**PROBLEM TO SOLVE:** Show each line of the records below that contains the string "from". Treat uppercase and lowercase letters as different.

**ITEMS:**
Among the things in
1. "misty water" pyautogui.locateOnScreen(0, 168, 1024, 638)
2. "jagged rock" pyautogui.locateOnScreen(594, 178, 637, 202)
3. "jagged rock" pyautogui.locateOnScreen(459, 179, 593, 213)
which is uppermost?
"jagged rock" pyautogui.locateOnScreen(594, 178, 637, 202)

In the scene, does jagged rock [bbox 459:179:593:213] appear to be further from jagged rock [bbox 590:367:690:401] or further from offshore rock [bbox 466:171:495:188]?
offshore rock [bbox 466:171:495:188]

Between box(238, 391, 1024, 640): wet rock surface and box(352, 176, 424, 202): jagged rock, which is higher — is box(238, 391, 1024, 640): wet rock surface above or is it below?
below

--

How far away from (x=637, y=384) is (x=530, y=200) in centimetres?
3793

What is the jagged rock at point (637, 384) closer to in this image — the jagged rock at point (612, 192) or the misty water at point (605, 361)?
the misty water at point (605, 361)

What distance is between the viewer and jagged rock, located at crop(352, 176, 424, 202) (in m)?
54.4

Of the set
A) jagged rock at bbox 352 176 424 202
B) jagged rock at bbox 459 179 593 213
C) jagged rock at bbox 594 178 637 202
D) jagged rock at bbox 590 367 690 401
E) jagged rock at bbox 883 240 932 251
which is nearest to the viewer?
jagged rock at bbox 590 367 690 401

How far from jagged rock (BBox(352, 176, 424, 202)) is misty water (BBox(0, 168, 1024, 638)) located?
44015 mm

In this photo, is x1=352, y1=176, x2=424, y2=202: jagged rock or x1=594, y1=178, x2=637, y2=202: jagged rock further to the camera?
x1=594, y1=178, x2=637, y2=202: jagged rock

**CORRECT RESPONSE:**
In the scene, does jagged rock [bbox 459:179:593:213] appear to be further from jagged rock [bbox 590:367:690:401] or further from offshore rock [bbox 466:171:495:188]?
How far away from (x=637, y=384) is (x=530, y=200) in centimetres?
How far from jagged rock (BBox(352, 176, 424, 202)) is misty water (BBox(0, 168, 1024, 638)) located?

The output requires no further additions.